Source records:

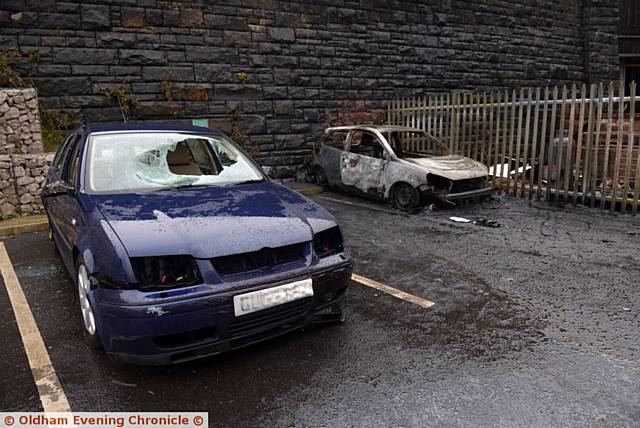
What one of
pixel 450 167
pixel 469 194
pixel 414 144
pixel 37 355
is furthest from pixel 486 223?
pixel 37 355

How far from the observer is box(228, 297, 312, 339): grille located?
2.68 meters

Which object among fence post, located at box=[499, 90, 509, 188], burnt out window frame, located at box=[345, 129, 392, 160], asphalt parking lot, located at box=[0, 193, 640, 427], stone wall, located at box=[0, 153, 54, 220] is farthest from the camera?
fence post, located at box=[499, 90, 509, 188]

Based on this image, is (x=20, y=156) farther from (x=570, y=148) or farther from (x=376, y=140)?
(x=570, y=148)

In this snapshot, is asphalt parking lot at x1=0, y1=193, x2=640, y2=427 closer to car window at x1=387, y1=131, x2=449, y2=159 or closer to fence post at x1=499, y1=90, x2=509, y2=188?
car window at x1=387, y1=131, x2=449, y2=159

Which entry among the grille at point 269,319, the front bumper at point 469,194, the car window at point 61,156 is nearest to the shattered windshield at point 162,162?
the car window at point 61,156

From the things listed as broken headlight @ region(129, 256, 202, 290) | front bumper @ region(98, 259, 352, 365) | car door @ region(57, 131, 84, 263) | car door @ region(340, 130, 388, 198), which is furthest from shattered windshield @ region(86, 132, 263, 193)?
car door @ region(340, 130, 388, 198)

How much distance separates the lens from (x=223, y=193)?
139 inches

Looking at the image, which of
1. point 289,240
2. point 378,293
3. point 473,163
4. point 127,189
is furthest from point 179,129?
point 473,163

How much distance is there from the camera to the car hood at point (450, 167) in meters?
7.26

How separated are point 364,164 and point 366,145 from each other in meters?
0.43

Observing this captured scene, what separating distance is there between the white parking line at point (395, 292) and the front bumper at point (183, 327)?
4.69ft

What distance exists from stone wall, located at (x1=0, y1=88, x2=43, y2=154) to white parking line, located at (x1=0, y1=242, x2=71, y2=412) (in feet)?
11.1

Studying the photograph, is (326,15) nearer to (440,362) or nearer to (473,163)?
(473,163)

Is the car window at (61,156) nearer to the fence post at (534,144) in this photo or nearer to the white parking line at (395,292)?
the white parking line at (395,292)
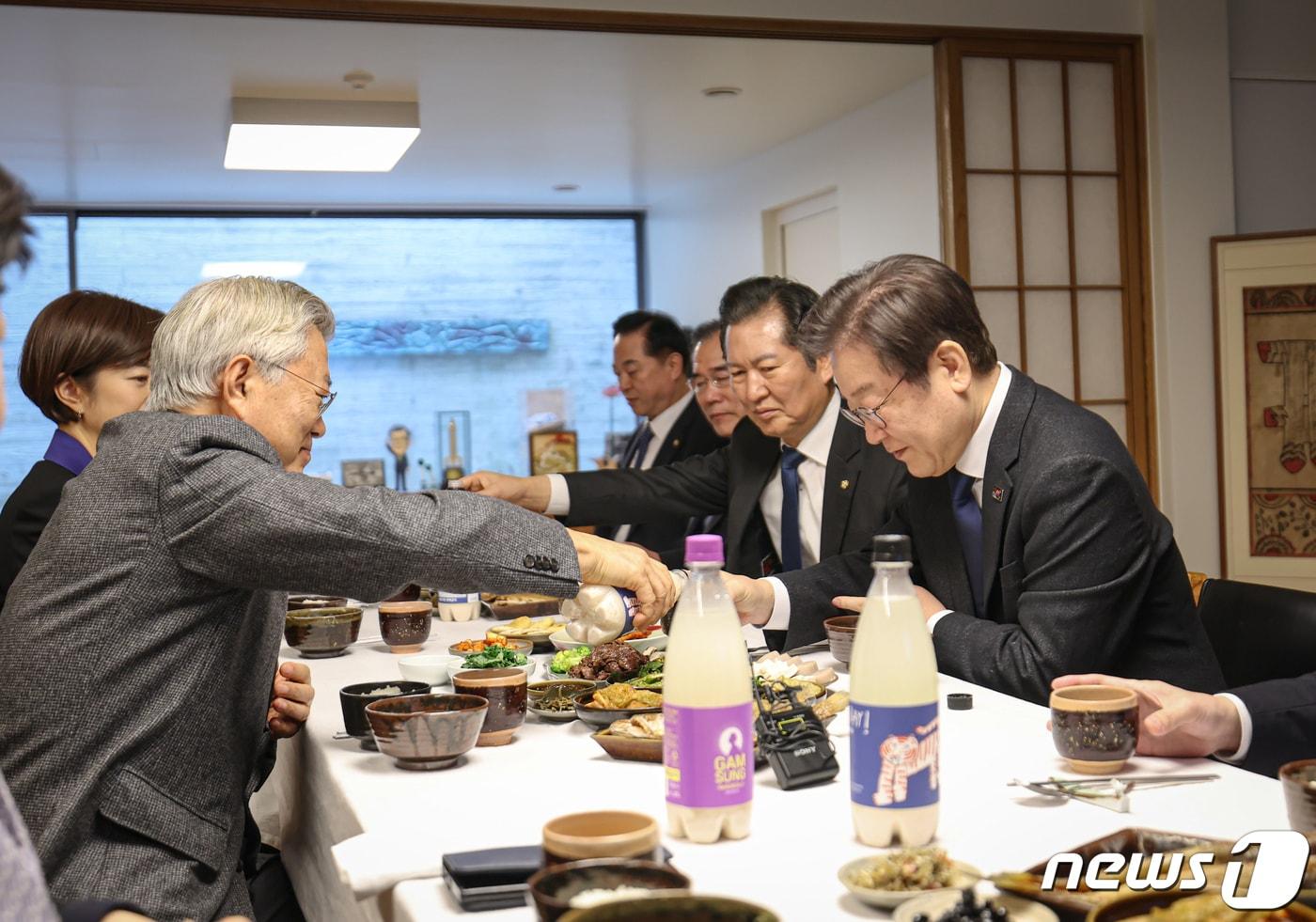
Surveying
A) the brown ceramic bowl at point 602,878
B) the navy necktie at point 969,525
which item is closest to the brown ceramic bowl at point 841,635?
the navy necktie at point 969,525

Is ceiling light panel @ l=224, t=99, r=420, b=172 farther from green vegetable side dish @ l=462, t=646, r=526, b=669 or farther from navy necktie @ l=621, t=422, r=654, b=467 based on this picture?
green vegetable side dish @ l=462, t=646, r=526, b=669

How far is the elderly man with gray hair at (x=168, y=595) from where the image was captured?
52.6 inches

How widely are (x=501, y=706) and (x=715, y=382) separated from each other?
99.2 inches

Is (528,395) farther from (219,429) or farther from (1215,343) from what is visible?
(219,429)

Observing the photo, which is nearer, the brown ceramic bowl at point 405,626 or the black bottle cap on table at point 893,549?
the black bottle cap on table at point 893,549

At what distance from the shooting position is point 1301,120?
480 centimetres

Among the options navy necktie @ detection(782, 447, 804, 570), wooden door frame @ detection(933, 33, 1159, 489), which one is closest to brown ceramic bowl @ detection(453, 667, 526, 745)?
navy necktie @ detection(782, 447, 804, 570)

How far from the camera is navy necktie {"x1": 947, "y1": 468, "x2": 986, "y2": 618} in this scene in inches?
78.1

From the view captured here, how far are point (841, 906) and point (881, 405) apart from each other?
1096mm

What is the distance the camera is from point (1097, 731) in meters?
1.24

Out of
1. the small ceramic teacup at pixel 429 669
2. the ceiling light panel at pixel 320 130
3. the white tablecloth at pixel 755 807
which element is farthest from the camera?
the ceiling light panel at pixel 320 130

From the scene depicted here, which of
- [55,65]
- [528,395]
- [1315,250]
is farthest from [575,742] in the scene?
[528,395]

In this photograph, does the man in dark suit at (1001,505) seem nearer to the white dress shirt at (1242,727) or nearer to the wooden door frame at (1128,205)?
the white dress shirt at (1242,727)

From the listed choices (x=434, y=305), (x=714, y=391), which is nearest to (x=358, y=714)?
(x=714, y=391)
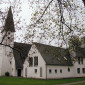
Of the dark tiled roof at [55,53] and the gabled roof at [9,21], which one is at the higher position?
the gabled roof at [9,21]

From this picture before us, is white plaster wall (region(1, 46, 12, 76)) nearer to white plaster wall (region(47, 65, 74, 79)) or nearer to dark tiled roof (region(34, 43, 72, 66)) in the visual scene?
dark tiled roof (region(34, 43, 72, 66))

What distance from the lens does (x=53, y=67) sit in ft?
122

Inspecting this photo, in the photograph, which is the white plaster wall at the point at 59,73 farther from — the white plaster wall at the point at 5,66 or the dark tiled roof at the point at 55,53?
the white plaster wall at the point at 5,66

__The exercise__
Rewrite the lines above, changing "asphalt parking lot" to "paved lot" throughout and keeping everything else the same. Leave out the pictures.

__Completed task__
What one of
pixel 450 167
pixel 469 194
pixel 414 144
pixel 37 355
is furthest from pixel 486 223?
pixel 37 355

How far from the observer is box(228, 297, 312, 339): grille located?
2.68 meters

Which object among fence post, located at box=[499, 90, 509, 188], burnt out window frame, located at box=[345, 129, 392, 160], paved lot, located at box=[0, 193, 640, 427], stone wall, located at box=[0, 153, 54, 220] is farthest from the camera?
fence post, located at box=[499, 90, 509, 188]

Based on this image, is (x=20, y=156) farther from (x=570, y=148) or farther from (x=376, y=140)?
(x=570, y=148)

In this snapshot, is paved lot at x1=0, y1=193, x2=640, y2=427 closer to car window at x1=387, y1=131, x2=449, y2=159 or closer to fence post at x1=499, y1=90, x2=509, y2=188?
car window at x1=387, y1=131, x2=449, y2=159

Which entry among the grille at point 269,319, the front bumper at point 469,194, the car window at point 61,156 is nearest to the shattered windshield at point 162,162?
the car window at point 61,156

From the things listed as broken headlight @ region(129, 256, 202, 290) | front bumper @ region(98, 259, 352, 365) | car door @ region(57, 131, 84, 263) | car door @ region(340, 130, 388, 198), which is furthest from shattered windshield @ region(86, 132, 263, 193)?
car door @ region(340, 130, 388, 198)

How much distance separates the lens from (x=223, y=193)?
139 inches

Looking at the image, which of
1. point 289,240
2. point 378,293
3. point 473,163
4. point 127,189
is furthest from point 179,129?
point 473,163

How much distance is there from the camera to the car hood at point (450, 167) in meters?
7.26

How separated are point 364,164 and point 366,145 from each other in meters?
0.43

Observing this captured scene, what separating distance is there between the white parking line at point (395, 292) and the front bumper at point (183, 327)?
4.69ft

What distance exists from stone wall, located at (x1=0, y1=88, x2=43, y2=154) to white parking line, located at (x1=0, y1=242, x2=71, y2=412) (in feet)?
11.1

Studying the photograph, is (326,15) nearer to (440,362) or nearer to (473,163)?
(473,163)

Is the car window at (61,156) nearer to the fence post at (534,144) in this photo or nearer to the white parking line at (395,292)?
the white parking line at (395,292)
Surveying
A) the brown ceramic bowl at point 602,878
B) the navy necktie at point 969,525
which item is closest to the brown ceramic bowl at point 841,635?
the navy necktie at point 969,525

Is ceiling light panel @ l=224, t=99, r=420, b=172 farther from green vegetable side dish @ l=462, t=646, r=526, b=669 or farther from navy necktie @ l=621, t=422, r=654, b=467 based on this picture?
green vegetable side dish @ l=462, t=646, r=526, b=669

How far is the elderly man with gray hair at (x=168, y=595) from where the image was captured?
52.6 inches

How widely are (x=501, y=706) and (x=715, y=382) separated from each other?
99.2 inches

Is (528,395) farther from (219,429) or farther from (1215,343) from what is visible?
(219,429)

Observing the photo, which is nearer, the brown ceramic bowl at point 405,626 or the black bottle cap on table at point 893,549?
the black bottle cap on table at point 893,549

At what distance from the shooting position is point 1301,120?
480 centimetres

Among the options navy necktie @ detection(782, 447, 804, 570), wooden door frame @ detection(933, 33, 1159, 489), which one is closest to brown ceramic bowl @ detection(453, 667, 526, 745)?
navy necktie @ detection(782, 447, 804, 570)

How far from the camera is navy necktie {"x1": 947, "y1": 468, "x2": 986, "y2": 618} in this scene in inches?
78.1

From the view captured here, how far are point (841, 906) and point (881, 405) apart from each other?
1096mm

What is the distance the camera is from point (1097, 731) in meters?
1.24

Out of
1. the small ceramic teacup at pixel 429 669
2. the ceiling light panel at pixel 320 130
3. the white tablecloth at pixel 755 807
which element is farthest from the camera?
the ceiling light panel at pixel 320 130

From the scene depicted here, which of
- [55,65]
- [528,395]
- [1315,250]
is farthest from [575,742] in the scene?
[528,395]

In this photograph, does the man in dark suit at (1001,505) seem nearer to the white dress shirt at (1242,727) or nearer to the wooden door frame at (1128,205)?
the white dress shirt at (1242,727)

From the listed choices (x=434, y=305), (x=714, y=391), which is nearest to (x=358, y=714)?
(x=714, y=391)
Of the dark tiled roof at [55,53] and the gabled roof at [9,21], which one is at the higher position?
the gabled roof at [9,21]

From this picture before us, is white plaster wall (region(1, 46, 12, 76)) nearer to white plaster wall (region(47, 65, 74, 79)) or nearer to dark tiled roof (region(34, 43, 72, 66)) in the visual scene?
dark tiled roof (region(34, 43, 72, 66))

What distance from the lens does (x=53, y=67) sit in ft?
122

Inspecting this photo, in the photograph, which is the white plaster wall at the point at 59,73 farther from — the white plaster wall at the point at 5,66 or the dark tiled roof at the point at 55,53?
the white plaster wall at the point at 5,66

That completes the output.